Obama’s Cool

The president’s appearance on Between Two Ferns is just another part of a well-crafted and ever-present image.

The office of the presidency usually attracts a sort of dadcore archetype. Think of George W. Bush, the reformed party-kid who you’d “love to get a beer with,” even if you thought he was a war criminal. Think of Bill Clinton, charming as a hairy dog, playing saxophone on the Arsenio Hall Show and, in a true suburban-American-father move, carrying on a bizarre affair with a much younger intern. Think of Ronald Reagan, a former actor, constantly suggesting that halcyon past—a fantasy for men who, unlike Reagan, couldn’t turn their youthful accomplishments into middle-aged progress.

But Barack Obama is the first president since John F. Kennedy—an Irish Sinatra, a man who may have had more in common with the movie stars of his time than he has any other American chief executive—to be legitimately cool. Since his trailblazing, Web-centric campaign, leading to the first win in 2008, Obama has been an icon of youth and evolution for the presidency. Between the basketball playing, the status as a rap-lyrics fixture, and being married to Michelle, he has become something more than the average charismatic politician. What with the rise of normcore, he can even rationalize away the dad jeans.

The reception to his celebrity, and the times it manifests itself in his behavior, can’t exist on a plane of interest and disinterest, like it does for actors, musicians, and socialites. Instead, it consists of reactions.

Obama’s cool push peaked this week with an appearance on Between Two Ferns, Zach Galifianakis’ Funny or Die “talk” show, in which Galifianakis usually picks a fight with, brutally antagonizes, or is brutally antagonized by his guests. Obama played along, mocking Galifianakis, absorbing his share of broadsides, and still fitting in a plug for healthcare.gov, which, in a savvy move, was treated with plenty of meta-acknowledgement. From a policy perspective, it seems to have worked—19,000 people were referred to the website from the video, as of the publishing of this Bloomberg Businessweek article Tuesday. (If you’re interested, New York has a strong play-by-play of how it got done.)

Reaction to the video has, unsurprisingly, divided along party lines. Liberals thought it was funny. Bill O’Reilly said Abraham Lincoln would’ve never appeared on Funny or Die, which is such an insane thing to say on so many levels that it’s almost brilliant. However, New York’s Jonathan Chait, a leading liberal commentator, got at something a little farther below the surface that has clearly been bothering people: the idea that Obama’s appearance on a Funny or Die video, trading barbs with a legitimately funny comedian, violates the dignity of the presidency. David Graham at The Atlantic further explains the irritation: This is another example of Obama using the alternative media, comedy, and other unconventional means to get his message across rather than resorting to the traditional press.

Like the constant paradigm of dad-ness that has characterized the presidency, this is nothing new; Obama using viral videos and BuzzFeed to make his point isn’t any different than FDR resorting to fireside chats, as Julia R. Azari, a political scientist at Marquette, wrote. There is another element that helps explains the range of reaction, though, that, like JFK, Obama has cultivated. More than any presidential couple since Jack and Jackie, Obama and Michelle are celebrities. They have thrust themselves into the arena of cool and uncool, and that means, like Hollywood It-Girls, they are subject to its weird whims and unpredictable taste.

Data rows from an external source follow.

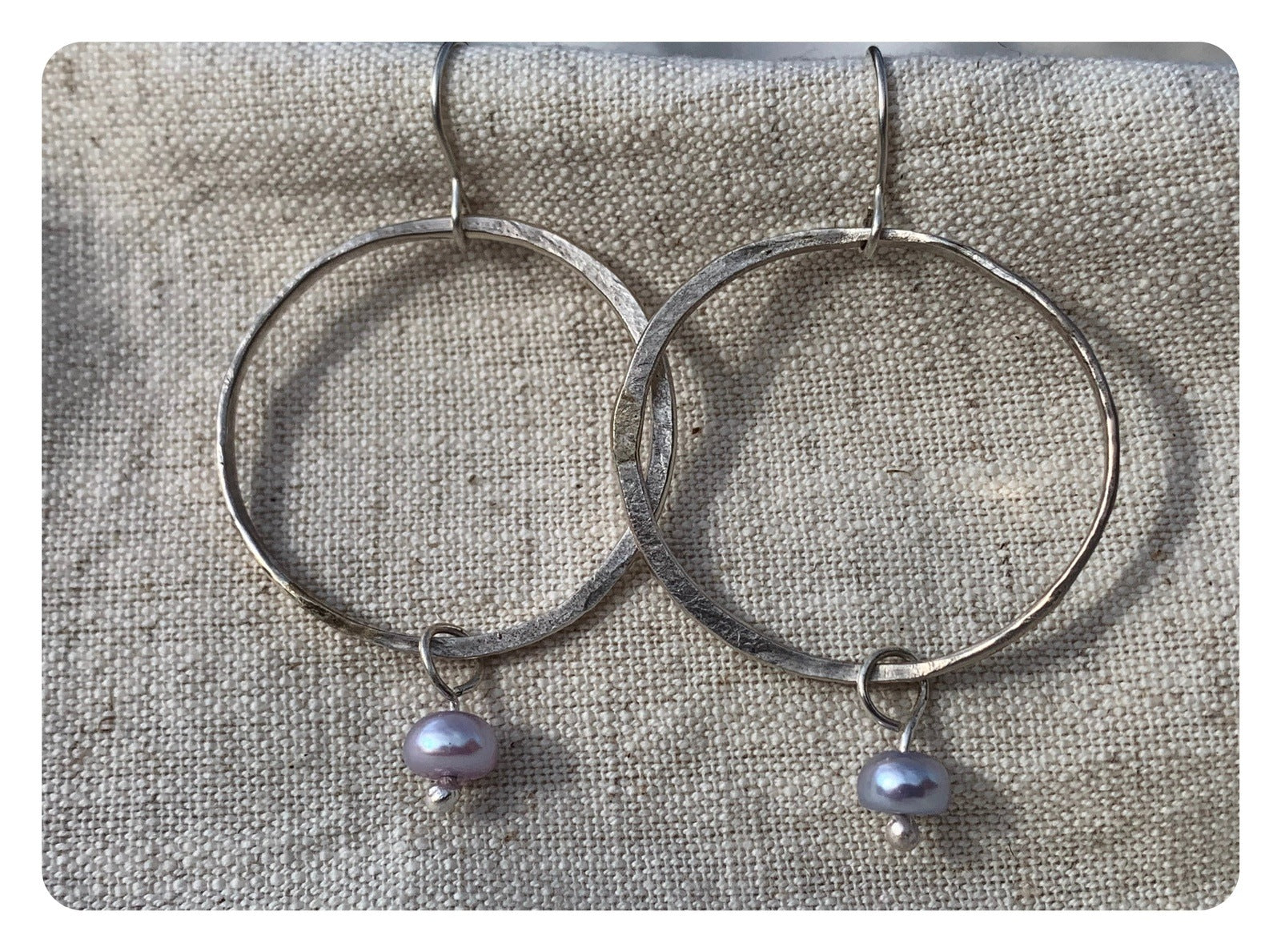 Earrings I Ear Adornment Sterling silver hoop with pearl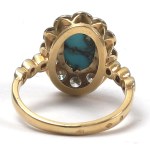 Ring with diamonds and turquoise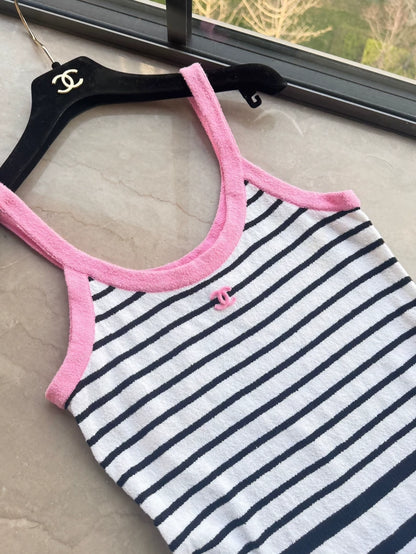 Chanel 24s Pink, Black and White Striped Knit Dress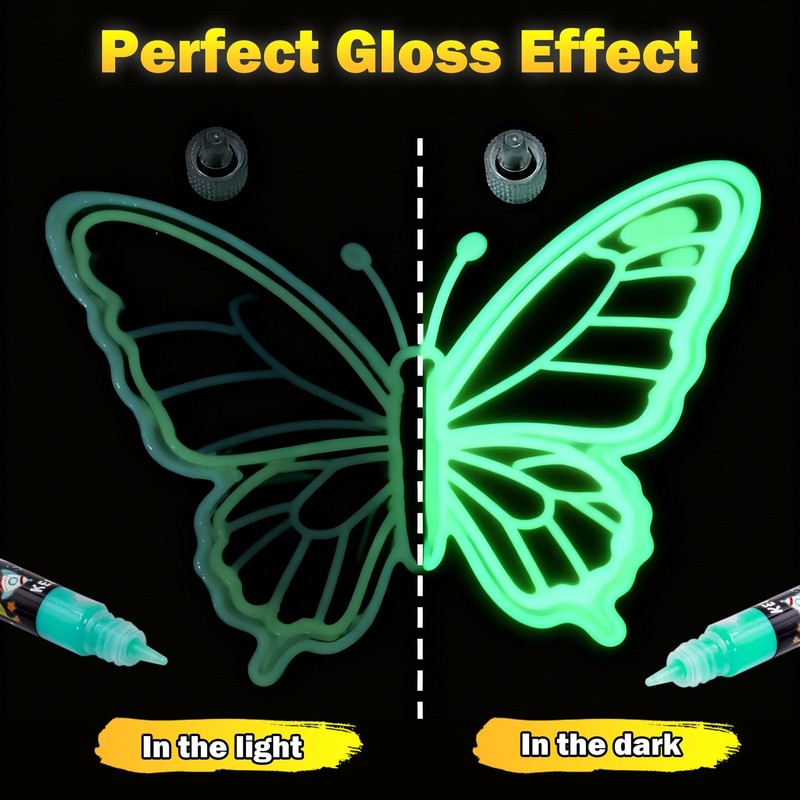 Glow in the Dark Acrylic Paint - Set of 12 Colors, Uv Reactive Paints for Pai... gallery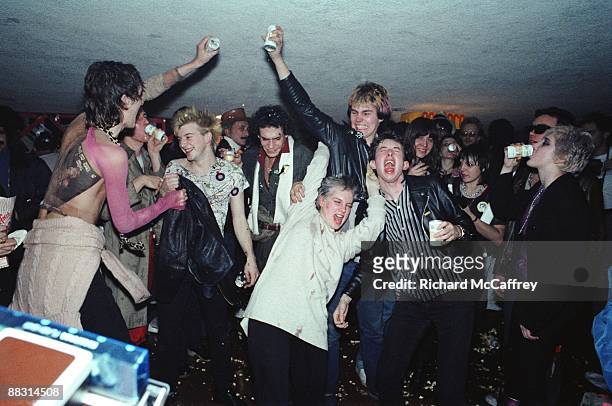 Crowd backstage for The Sex Pistols at The Winterland Ballroom in 1978 in San Francisco, California.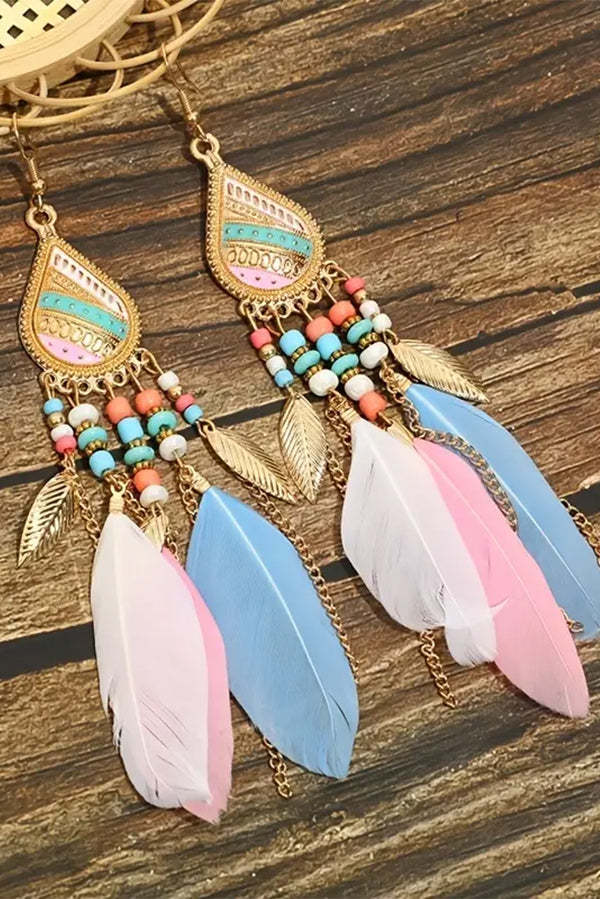 Boho Vintage Colorful Feather Tassel Dangle Drop Earrings-consonak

Because the Obamas aren’t going anywhere—Barack’s president until 2016, whether you think he’s a cool dude or not—the reception to his celebrity, and the times it manifests itself in his behavior, can’t exist on a plane of interest and disinterest, like it does for actors, musicians, and socialites. Instead, it consists of reactions. When Obama appears on Between Two Ferns and stunts all over the Hangover movies, you have no choice but to pick a side. He is, after all, the most polarizing president of the modern era.

Regardless of your side, though, you are now thinking about health care. And you’re thinking about it, not in reference to a janky website or your own political preconceptions, but as part of a well-made sketch on a successful comedy website founded in part by Will Ferrell. (And it is pretty funny, especially in comparison to the material you often get from these types of politics/entertainment integrations. Obama’s no Al Franken, but his timing is solid.)

The president has always understood, and gets now more than ever, the way that he can use his cool, and the opportunities it affords him, to sell his policies and his persona to the general public. He also understands the way it makes his opponents and critics look when they rail against the video. And to a young electorate raised on the Internet, it’s maybe the last thing his detractors want: they look old.